“I don’t know where it will lead, but I think it’ll be exciting,” enthuses the optimistic conductor.
“It’s a little hard to know where the research will go,” says the fashion dean.
“It’s just a proposal,” cautions the tech whiz.
This project began when Alsop started thinking about how an orchestra exists in the 21st century and what that orchestra might mean to future generations. But instead of her mind fixating on the instruments, the acoustics of a concert hall or the musicians’ repertoire, she was interested in the wardrobe.

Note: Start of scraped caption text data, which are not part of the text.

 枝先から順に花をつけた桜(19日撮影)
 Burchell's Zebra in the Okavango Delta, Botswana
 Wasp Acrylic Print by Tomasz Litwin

“I’ve always noticed how the men in orchestras struggle with tails. It’s a lot of clothing, and it’s quite constricting, and it can get hot. And for the women, it’s hard for them to know what to wear. I was thinking, ‘Where are we headed with an orchestra in the 21st century?’ I don’t want to change the music, but the trappings? We’re wearing the same clothes we were wearing 200 years ago,” Alsop says. “It might be time for an update.”
The student designers were challenged to make the musicians’ clothes more contemporary and relevant. They don’t just want to redesign the garments; they want to rethink them. For example, they want to illustrate the energy output of a drum-beating percussionist and a fast-fingered pianist during a particularly exuberant passage of music. What if the arm movements activated lights or video on a back screen? What if they illuminated the performer’s actual garment? What if they changed the color of the clothes like some giant musical mood ring? What if they could activate some sort of projection on the outside of the venue itself so that passersby could experience the performance taking place inside — making a private, elite experience a public, community one?
Earlier this week in the New School’s carpeted community center, an audience of musicians, academics, students and a curious public came to witness the “What ifs?” With high-concept projects such as this, there tend to be two outcomes: something blissfully weird or something distressingly odd. This, as it turns out, was both.
And, of course, with anything involving technology, there are glitches. About an hour before the performance is to begin, the room — stocked with laptops, glowing motion sensors and myriad imposing cables running across the floor — looks more like a quietly frazzled information-technology department than a concert hall.